Al cruzar la cocina para llegar a la escalera de servicio, vio una notita debajo de una botella llena de un líquido amarillento.

Calentar en una cacerola, sobre todo que no llegue a ervir. Añadir la pasta justo antes, calentar durante 4 minutos remobiendo despacito.

No era la letra de Philibert…

Alguien había arrancado su candado y había arrasado con todo lo que poseía en este mundo, sus últimas amarras, su minúsculo reino, todo.

Instintivamente se precipitó sobre la maletita roja despanzurrada en el suelo. No, menos mal, no se habían llevado nada, y ahí seguían sus cuadernos de dibujo…

Con la boca torcida y el corazón en un puño, se puso a ordenar para ver lo que faltaba.

No faltaba nada, y no era de extrañar, pues Camille no poseía nada. Ah, sí, una radio despertador… Ea, toda esa carnicería por un chisme que había comprado en el bazar de los chinos y le había costado cuatro perras…

Recuperó su ropa, la metió toda en una caja de cartón, se agachó para coger su maleta y se marchó sin mirar atrás. Esperó a estar en la escalera para relajarse un poco.

Una vez ante la puerta de la escalera de servicio, dejó toda su impedimenta en el suelo, y se sentó en un escalón para liarse un cigarrillo. El primero en mucho tiempo… La luz se había apagado, pero no importaba, al contrario.

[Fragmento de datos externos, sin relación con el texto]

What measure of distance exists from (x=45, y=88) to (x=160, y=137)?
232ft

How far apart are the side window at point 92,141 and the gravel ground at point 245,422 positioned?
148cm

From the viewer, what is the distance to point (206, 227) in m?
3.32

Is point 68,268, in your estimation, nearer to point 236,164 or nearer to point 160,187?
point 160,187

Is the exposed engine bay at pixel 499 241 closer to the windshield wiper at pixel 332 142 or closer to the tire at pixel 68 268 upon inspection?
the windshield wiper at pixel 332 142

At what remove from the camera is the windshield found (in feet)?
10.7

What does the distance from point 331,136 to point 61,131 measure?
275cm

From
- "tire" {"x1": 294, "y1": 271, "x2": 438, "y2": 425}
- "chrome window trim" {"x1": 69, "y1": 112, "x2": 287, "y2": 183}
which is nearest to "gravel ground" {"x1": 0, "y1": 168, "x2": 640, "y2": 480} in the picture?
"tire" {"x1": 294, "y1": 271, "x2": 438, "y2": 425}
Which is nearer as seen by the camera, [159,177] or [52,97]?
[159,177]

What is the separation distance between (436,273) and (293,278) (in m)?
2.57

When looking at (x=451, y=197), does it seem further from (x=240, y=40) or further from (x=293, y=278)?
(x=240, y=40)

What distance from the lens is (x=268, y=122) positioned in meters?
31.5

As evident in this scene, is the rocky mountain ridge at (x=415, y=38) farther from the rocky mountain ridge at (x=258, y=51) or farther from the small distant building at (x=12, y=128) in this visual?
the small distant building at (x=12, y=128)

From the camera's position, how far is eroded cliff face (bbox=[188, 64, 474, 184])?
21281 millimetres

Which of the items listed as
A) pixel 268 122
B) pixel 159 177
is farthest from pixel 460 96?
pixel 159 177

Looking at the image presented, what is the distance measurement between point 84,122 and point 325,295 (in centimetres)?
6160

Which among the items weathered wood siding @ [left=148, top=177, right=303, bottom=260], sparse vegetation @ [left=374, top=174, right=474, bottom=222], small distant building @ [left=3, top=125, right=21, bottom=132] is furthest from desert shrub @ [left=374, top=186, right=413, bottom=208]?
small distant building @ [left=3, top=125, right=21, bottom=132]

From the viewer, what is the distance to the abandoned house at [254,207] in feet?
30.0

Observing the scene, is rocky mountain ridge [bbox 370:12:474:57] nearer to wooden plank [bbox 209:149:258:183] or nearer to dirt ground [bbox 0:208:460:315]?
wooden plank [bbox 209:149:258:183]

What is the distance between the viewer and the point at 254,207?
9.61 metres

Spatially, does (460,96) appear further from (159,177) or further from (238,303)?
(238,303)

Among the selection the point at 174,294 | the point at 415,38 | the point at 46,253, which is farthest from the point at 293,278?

Al contrario, murmuró, al contrario…

Estaba pensando en esa estúpida teoría según la cual mientras uno se está hundiendo, no puede hacer nada, hay que esperar a tocar fondo para darse ese pequeño impulso tan sano con el talón, el único que permite volver a salir a la superficie…

Bueno.

Ya había tocado fondo, ¿no?

Camille miró su caja de cartón, se pasó la mano por el rostro anguloso y se apartó para dejar pasar a un bicho asqueroso que correteaba entre dos grietas.